UK altnet CityFibre has got investors excited with what is being interpreted as a hint that a sale of the company to fund its expansion could be on the cards. As the Financial Times reports, shares in CityFibre rose 12% following a company statement saying that it "consistently reviews, with its advisers, all of its opportunities and how to finance them in the most efficient way." Over the past couple of years, CityFbire has been seeking to challenge BT Group plc (NYSE: BT; London: BTA)'s dominance of the fiber infrastructure market, regularly trumpeting its latest "Gigabit City" makeover. (See Eurobites: CityFibre Forges Ahead and CityFibre's Gigabit Vision.)
French operator Iliad (Euronext: ILD) has plans to repeat its domestic success in Italy, with aspirations to get its hands on a quarter of the mobile market there, according to a Reuters report. The maverick boss of Iliad, Xavier Niel, apparently believes the market share is ripe for the taking because Italian mobile operators are the "most hated" in Europe. Iliad became Italy's fourth mobile operator in a deal that paved the way for 3 Italia to merge with VimpelCom's Wind Telecomunicazioni SpA. (See Eurobites: Iliad Spies Italian Opportunity and Italian Fear of Iliad May Be Overblown.)

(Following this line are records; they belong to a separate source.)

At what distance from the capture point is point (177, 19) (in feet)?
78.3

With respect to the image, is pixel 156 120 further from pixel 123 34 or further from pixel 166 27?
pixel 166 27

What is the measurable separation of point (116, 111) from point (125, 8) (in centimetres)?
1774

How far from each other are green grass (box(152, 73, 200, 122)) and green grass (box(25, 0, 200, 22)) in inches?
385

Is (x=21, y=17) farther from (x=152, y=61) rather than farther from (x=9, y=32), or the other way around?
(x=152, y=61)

Telenor Group (Nasdaq: TELN) has launched a multi-city pilot initiative that it hopes will support Norwegian entrepreneurs looking to make hay in the Internet of Things (IoT) sphere. Under the scheme, Telenor will provide free access to its low-power, wide-area (LPWA) experimental network and provide development kits to startups, students and developers for testing and experimentation purposes over a five-year period. The operator says that other network technologies such as NB-IoT may also be included in the project in due course.
Deutsche Telekom AG (NYSE: DT) is to allow customers on its MagentaMobile tariffs to stream audio and video content while on the move, without eating into their data allowance. The operator has struck deals with several streamed content providers for the StreamOn service, Apple Music, Napster and Amazon Music Unlimited among them. Spotify, however, does not appear on the list.

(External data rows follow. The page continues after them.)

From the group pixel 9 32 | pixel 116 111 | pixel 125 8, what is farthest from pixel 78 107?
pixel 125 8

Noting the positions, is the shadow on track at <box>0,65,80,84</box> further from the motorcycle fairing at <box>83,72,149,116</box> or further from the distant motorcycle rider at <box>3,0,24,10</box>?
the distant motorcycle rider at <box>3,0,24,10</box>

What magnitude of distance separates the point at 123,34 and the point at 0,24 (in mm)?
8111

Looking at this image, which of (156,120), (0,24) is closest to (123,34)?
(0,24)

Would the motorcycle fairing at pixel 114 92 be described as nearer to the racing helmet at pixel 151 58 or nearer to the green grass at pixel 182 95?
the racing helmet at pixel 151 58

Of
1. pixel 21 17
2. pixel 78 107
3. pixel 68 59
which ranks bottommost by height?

Telia Company has received approval from the Norwegian competition authority for its proposed acquisition of smaller rival Phonero. Telia hopes that the acquisition will boost its presence in Norway's enterprise sector. Phonero's customers will be transferred to Telia's network during the second half of 2017.
Swiss mobile operator Salt SA has upgraded several of its existing antennas and connected up newly built sites to its national network. Some areas, such as that close to the transport museum in Lucerne and Zurich's Seefeld district, have been upgraded to what Salt describes as 4G+ technology.